WHAT THE EXERCISE ASKS:
Every line holding the string "targetChangeType" is to be copied from the entries below.

SOURCE DATA:
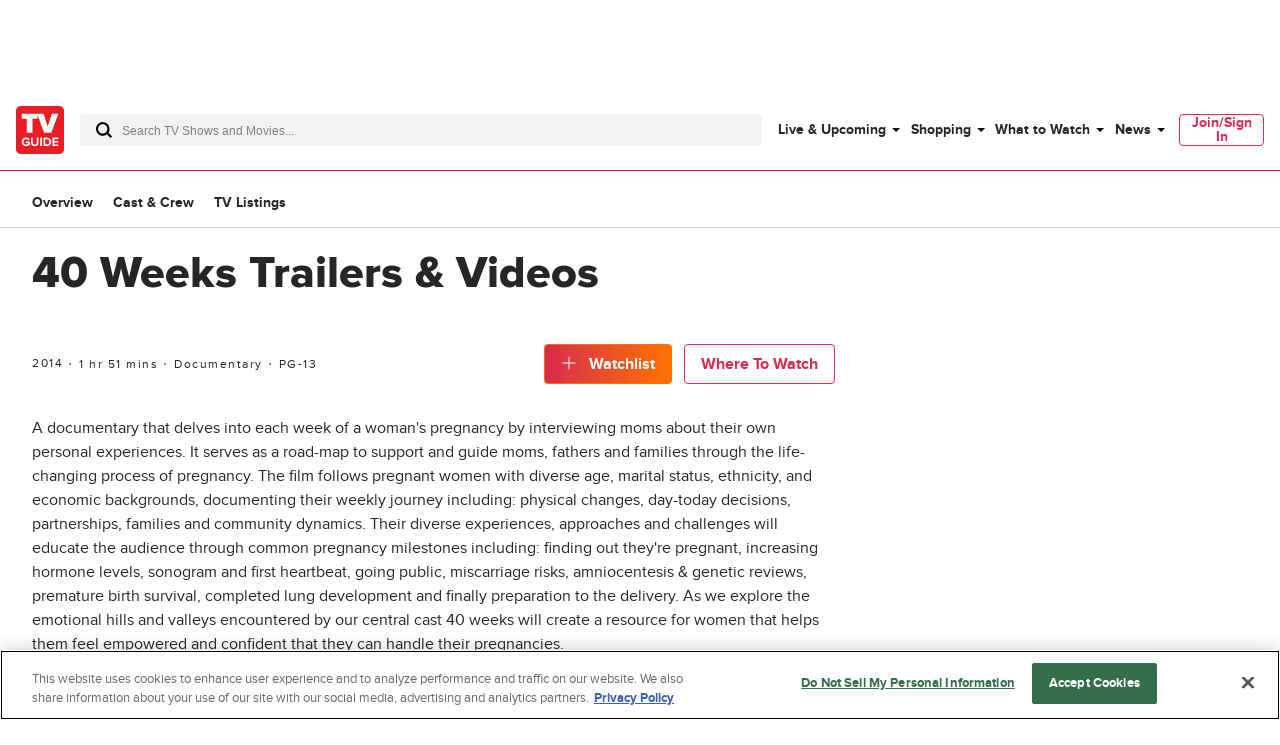

--- FILE ---
content_type: text/plain; charset=utf-8
request_url: https://firestore.googleapis.com/google.firestore.v1.Firestore/Listen/channel?database=projects%2Fplayer1-uds-prod%2Fdatabases%2F(default)&gsessionid=CnwbtayrzK9h21zwWS8o9mWFI2s8rje40Ek1bzXUrBI&VER=8&RID=rpc&SID=MqTg_n__g2y3e6FnCXmA5w&CI=1&AID=0&TYPE=xmlhttp&zx=sjtufvcg8r5v&t=1
body_size: -29
content:
710
[[1,[{
  "targetChange": {
    "targetChangeType": "ADD",
    "targetIds": [
      2
    ]
  }
}
]],[2,[{
  "documentDelete": {
    "document": "projects/player1-uds-prod/databases/(default)/documents/a_users/f9ae1b07-788e-492a-a5f0-9cd8b819d9d1/site/tvg/edition/us/a_service_providers/service_provider",
    "readTime": "2026-01-14T03:04:40.600686Z",
    "removedTargetIds": [
      2
    ]
  }
}
]],[3,[{
  "targetChange": {
    "targetChangeType": "CURRENT",
    "targetIds": [
      2
    ],
    "resumeToken": "CgkI7tiS9IWKkgM=",
    "readTime": "2026-01-14T03:04:40.600686Z"
  }
}
]],[4,[{
  "targetChange": {
    "resumeToken": "CgkI7tiS9IWKkgM=",
    "readTime": "2026-01-14T03:04:40.600686Z"
  }
}
]]]

--- FILE ---
content_type: text/plain; charset=utf-8
request_url: https://firestore.googleapis.com/google.firestore.v1.Firestore/Listen/channel?database=projects%2Fplayer1-uds-prod%2Fdatabases%2F(default)&VER=8&RID=89654&CVER=22&X-HTTP-Session-Id=gsessionid&%24httpHeaders=X-Goog-Api-Client%3Agl-js%2F%20fire%2F8.0.2%0D%0AContent-Type%3Atext%2Fplain%0D%0A&zx=77kpoq6ukjyr&t=1
body_size: -134
content:
51
[[0,["c","MqTg_n__g2y3e6FnCXmA5w","",8,12,30000]]]
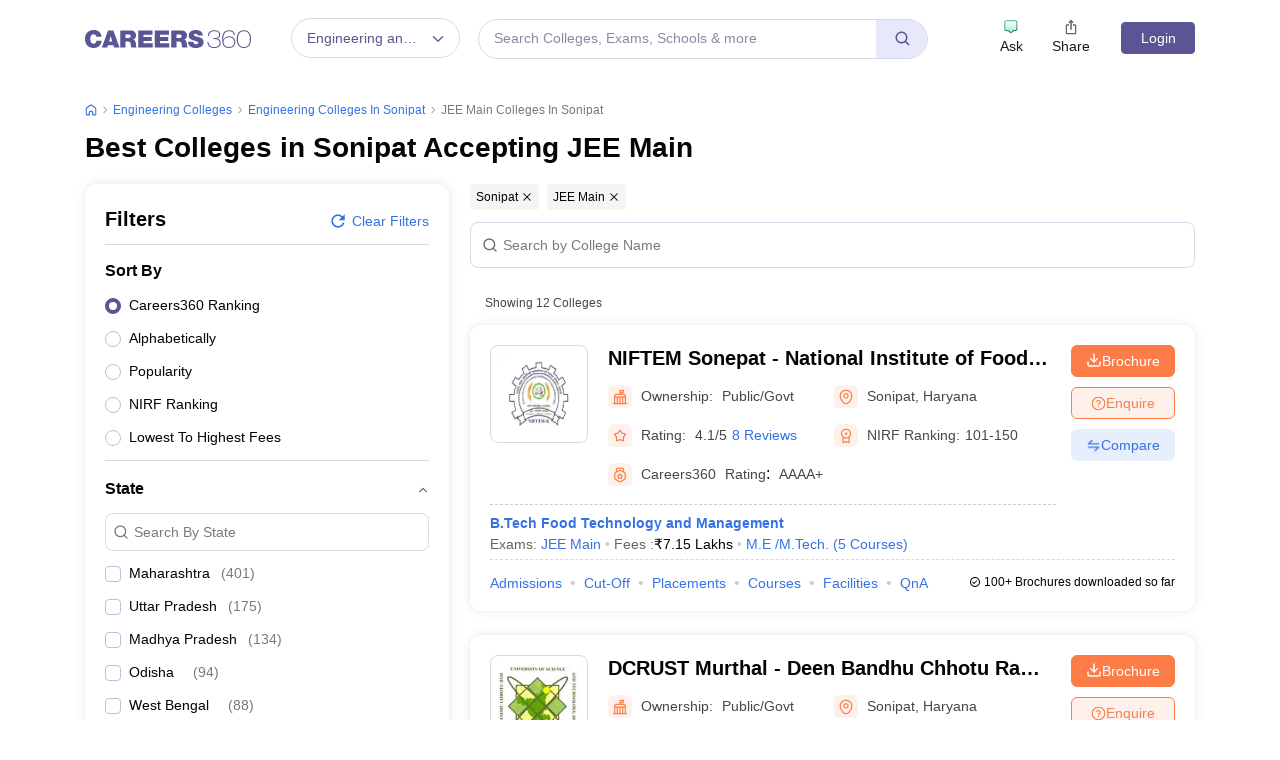

--- FILE ---
content_type: text/html; charset=UTF-8
request_url: https://geolocation-db.com/json/
body_size: 79
content:
{"country_code":"US","country_name":"United States","city":"Columbus","postal":"43215","latitude":39.9653,"longitude":-83.0235,"IPv4":"13.58.159.217","state":"Ohio"}

--- FILE ---
content_type: text/html; charset=utf-8
request_url: https://www.google.com/recaptcha/api2/aframe
body_size: 185
content:
<!DOCTYPE HTML><html><head><meta http-equiv="content-type" content="text/html; charset=UTF-8"></head><body><script nonce="33BqhVfCx2eDRH8kLd0kDA">/** Anti-fraud and anti-abuse applications only. See google.com/recaptcha */ try{var clients={'sodar':'https://pagead2.googlesyndication.com/pagead/sodar?'};window.addEventListener("message",function(a){try{if(a.source===window.parent){var b=JSON.parse(a.data);var c=clients[b['id']];if(c){var d=document.createElement('img');d.src=c+b['params']+'&rc='+(localStorage.getItem("rc::a")?sessionStorage.getItem("rc::b"):"");window.document.body.appendChild(d);sessionStorage.setItem("rc::e",parseInt(sessionStorage.getItem("rc::e")||0)+1);localStorage.setItem("rc::h",'1769718756671');}}}catch(b){}});window.parent.postMessage("_grecaptcha_ready", "*");}catch(b){}</script></body></html>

WRITTEN SOLUTION:
    "targetChangeType": "ADD",
    "targetChangeType": "CURRENT",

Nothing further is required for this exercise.